=== Listed records ===
▽

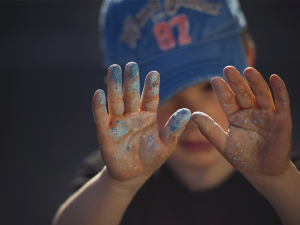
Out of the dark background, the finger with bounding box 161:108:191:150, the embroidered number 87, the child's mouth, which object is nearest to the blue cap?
the embroidered number 87

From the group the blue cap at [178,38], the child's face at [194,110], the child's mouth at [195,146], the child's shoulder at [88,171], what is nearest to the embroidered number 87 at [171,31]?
the blue cap at [178,38]

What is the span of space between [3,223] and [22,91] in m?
0.88

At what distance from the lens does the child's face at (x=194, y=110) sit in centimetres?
75

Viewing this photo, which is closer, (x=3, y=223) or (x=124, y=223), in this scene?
(x=124, y=223)

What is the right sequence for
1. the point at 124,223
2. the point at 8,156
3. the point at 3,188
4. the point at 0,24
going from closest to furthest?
the point at 124,223, the point at 3,188, the point at 8,156, the point at 0,24

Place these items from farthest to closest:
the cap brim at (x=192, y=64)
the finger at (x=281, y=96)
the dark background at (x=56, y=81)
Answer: the dark background at (x=56, y=81) < the cap brim at (x=192, y=64) < the finger at (x=281, y=96)

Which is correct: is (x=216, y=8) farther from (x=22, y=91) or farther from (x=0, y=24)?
(x=0, y=24)

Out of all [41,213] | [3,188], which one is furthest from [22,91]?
[41,213]

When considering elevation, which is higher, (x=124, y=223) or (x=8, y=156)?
(x=8, y=156)

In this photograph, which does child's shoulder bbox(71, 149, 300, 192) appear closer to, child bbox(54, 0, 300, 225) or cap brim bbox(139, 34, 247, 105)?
child bbox(54, 0, 300, 225)

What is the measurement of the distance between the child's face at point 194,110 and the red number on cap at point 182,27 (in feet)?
0.45

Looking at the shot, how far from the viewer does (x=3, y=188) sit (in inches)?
60.8

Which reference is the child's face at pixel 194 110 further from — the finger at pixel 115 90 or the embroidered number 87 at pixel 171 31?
the finger at pixel 115 90

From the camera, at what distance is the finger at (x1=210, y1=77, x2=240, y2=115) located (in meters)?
0.52
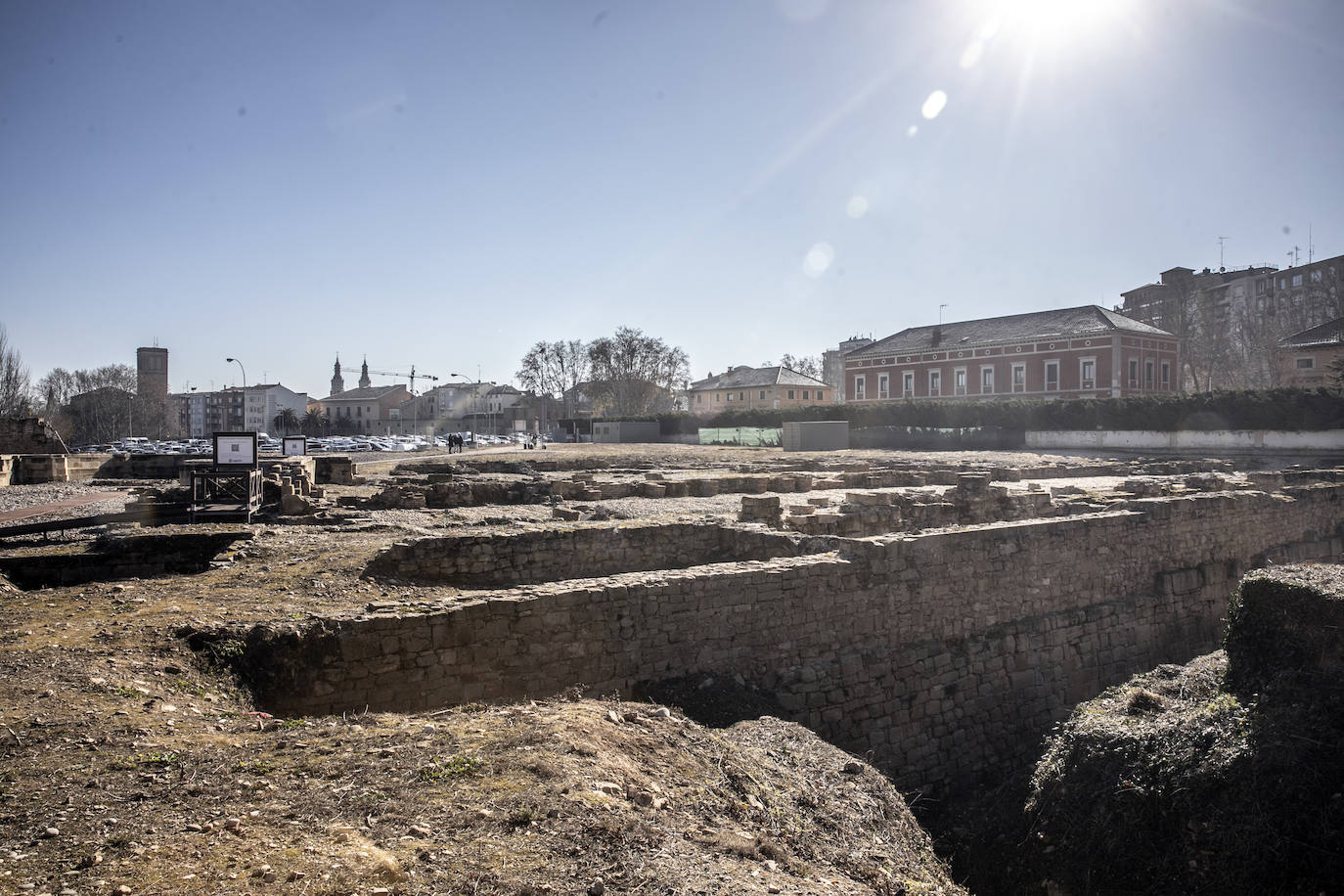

△

=== Your goal ===
Arrange the part that opens with the line containing "What is the measurement" and closes at the last line as a two-column CSV with the headers text and answer, one row for each line and its answer. Put each in a single quoted field with line breaks replaced by spaces, and leave the pictures out.

=== Exercise answer ===
text,answer
"What is the measurement of the distance between the child's face at point 194,110 and the red number on cap at point 182,27 (in feet)?","0.45"
"Looking at the shot, how far from the viewer does (x=3, y=188) sit (in inches)?","60.8"
"Which reference is the child's face at pixel 194 110 further from — the finger at pixel 115 90 or the embroidered number 87 at pixel 171 31?","the finger at pixel 115 90"
"From the camera, at what distance is the finger at (x1=210, y1=77, x2=240, y2=115) located (in meters)?","0.52"